Sceglieresti di non avere più a disposizione app gratuite in cambio della totale assenza di inserzioni pubblicitarie?
Pochi giorni fa, diversi editori e agenzie pubblicitarie della Germania hanno intentato una causa contro Apple e la sua App Tracking Transparency, una nuova funzione introdotta in iOS 14.5 che sostanzialmente fa sì che, al momento dell’apertura di una nuova app, l’utente debba scegliere se permettere al suo sviluppatore di utilizzare i propri dati al fine di essere raggiunto da inserzioni pubblicitarie. Secondo l’accusa, ATT provocherebbe ai creatori di applicazioni una perdita economica talmente rilevante da obbligare un aumento di prezzo delle app e la resa a pagamento di quelle gratuite.
È chiaro che, nell’immaginario comune, l’insistenza delle pubblicità si configuri come un elemento di fastidiosa interruzione delle nostre attività quotidiane online e offline. Ma è anche vero che, con un po’ più razionalità e un po’ meno cinismo, risulta logico pensare a quanto in realtà le attività promozionali non facciano che aiutarci a trovare quello che cerchiamo – e cerchiamo sempre qualcosa; seppur rischiando di farci ingannare con false promesse, ma questo fa parte del gioco.
Assunto questo, ci si potrebbe chiedere se per i brand sia sufficiente contare solo sugli utenti che aderiscono alla seconda prospettiva, e probabilmente la risposta sarebbe negativa. Dunque, è ragionevole aspettarsi che una significativa quantità di utenti scelga di non permettere alle app che scaricherà di accedere ai propri dati a fini pubblicitari, nonostante – e questo, per quanto paradossale, rimane meritevole di comprensione – a quelle stesse app abbiano permesso l’esatto opposto prima di sapere che ci fosse la possibilità di opporsi, e nonostante nessuno abbia mai sollevato proteste in piazza o cessato di usare applicazioni mobile per un eccessivo stress pubblicitario.
Il CEO di Apple Tim Cook ha dichiarato che la rilevanza di questa possibilità per l’utente deriva anche dal fatto che «prima, nessuno glielo aveva mai chiesto». Tuttavia, nell’epoca del bombardamento informativo, risulta particolarmente faticoso accettare che la non consapevolezza delle dinamiche che governano ciò che consumiamo non rientri tra i doveri di chiunque.

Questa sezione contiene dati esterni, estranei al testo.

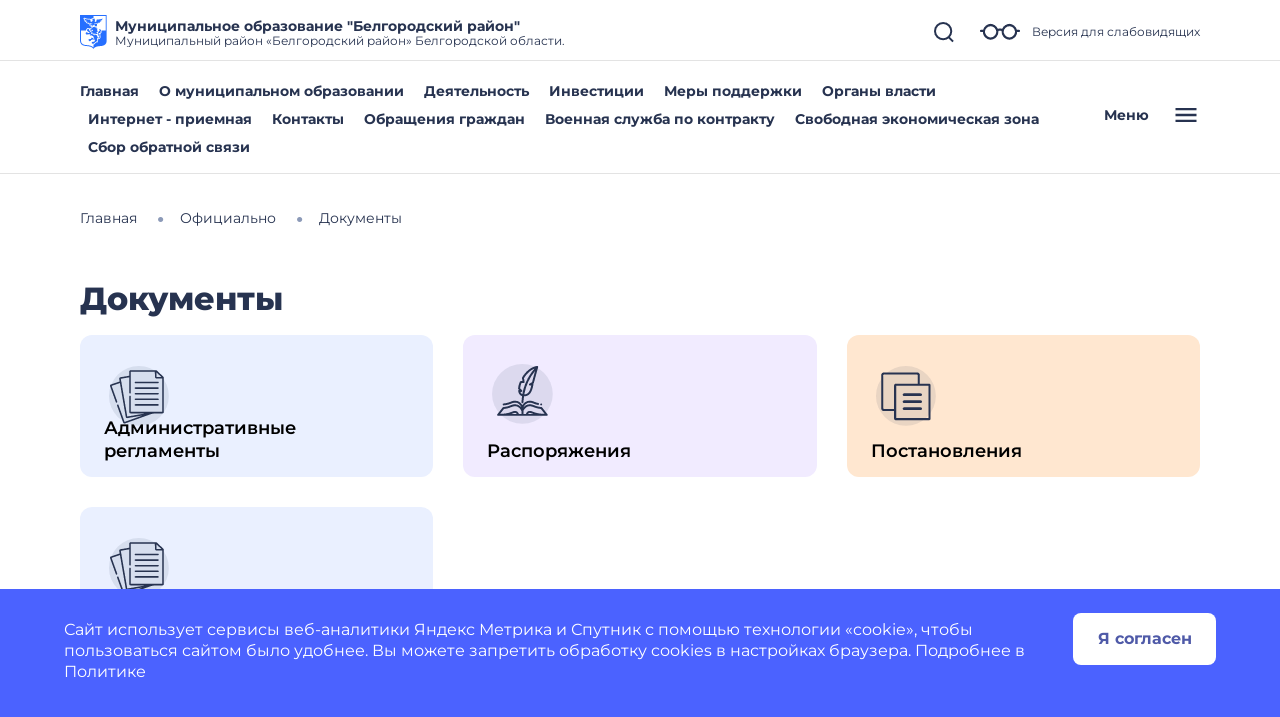

--- FILE ---
content_type: image/svg+xml
request_url: https://belgorodskij-r31.gosweb.gosuslugi.ru/netcat_files/540/ic_char.svg
body_size: 765
content:
<?xml version="1.0" encoding="UTF-8"?>
<svg xmlns="http://www.w3.org/2000/svg" width="70" height="70" viewBox="0 0 70 70" fill="" data-library="gosweb_omsu" data-icon="ic_char" data-color="">
  <ellipse cx="35" cy="37" rx="30" ry="30" fill="#273350" fill-opacity="0.1"></ellipse>
  <path d="M33.215 37.1542H49.7074C50.4925 37.1542 51.1535 36.5389 51.1535 35.8081C51.1535 35.0773 50.4925 34.4619 49.7074 34.4619H33.215C32.43 34.4619 31.7689 35.0773 31.7689 35.8081C31.7689 36.5389 32.43 37.1542 33.215 37.1542Z" fill="#273350"></path>
  <path d="M33.215 44.1542H49.7074C50.4925 44.1542 51.1535 43.5389 51.1535 42.8081C51.1535 42.0773 50.4925 41.4619 49.7074 41.4619H33.215C32.43 41.4619 31.7689 42.0773 31.7689 42.8081C31.7689 43.5389 32.43 44.1542 33.215 44.1542Z" fill="#273350"></path>
  <path d="M49.7074 51.1542H33.215C32.43 51.1542 31.8102 50.5389 31.7689 49.8081C31.7689 49.0773 32.43 48.4619 33.215 48.4619H49.7074C50.4925 48.4619 51.1535 49.0773 51.1535 49.8081C51.1535 50.5389 50.4925 51.1542 49.7074 51.1542Z" fill="#273350"></path>
  <path fill-rule="evenodd" clip-rule="evenodd" d="M12.9228 13.4619C11.4359 13.4619 10.2305 14.6673 10.2305 16.1542V49.5388C10.2305 51.0258 11.4359 52.2311 12.9228 52.2311H23.1535V59.7696C23.1535 60.6617 23.8768 61.385 24.7689 61.385H58.1535C59.0457 61.385 59.7689 60.6617 59.7689 59.7696V26.385C59.7689 25.4929 59.0457 24.7696 58.1535 24.7696H48.9997V16.1542C48.9997 14.6673 47.7943 13.4619 46.3074 13.4619H12.9228ZM46.8459 24.7696V16.1542C46.8459 15.8569 46.6048 15.6158 46.3074 15.6158H12.9228C12.6254 15.6158 12.3843 15.8569 12.3843 16.1542V49.5388C12.3843 49.8362 12.6254 50.0773 12.9228 50.0773H23.1535V26.385C23.1535 25.4929 23.8768 24.7696 24.7689 24.7696H46.8459ZM25.3074 26.9235V59.2311H57.6151V26.9235H25.3074Z" fill="#273350"></path>
</svg>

Questo non significa che Apple deve aver congiurato contro i pubblicitari tedeschi per mettere le mani avanti contro eventuali inneggiamenti al complotto che attualmente vanno molto di moda, ma è plausibile ritenere che l’App Tracking Transparency possa contribuire a rafforzare una percezione della pubblicità che potremmo definire per certi versi distorta, che dà per scontato che si tratti di un intenzionale disturbo che sfrutta la nostra privacy per estorcerci denaro.
Sì, quando bastano cinque minuti di conversazione con il vicino di casa sul post-partum della moglie per far riempire Instagram di pubblicità di pannolini ci sentiamo tutti un po’ violati. Ma quanto è comodo poter semplicemente ripetere “Margherita” tre volte davanti al telefono per vederci apparire le migliori pizzerie della zona senza muovere un dito?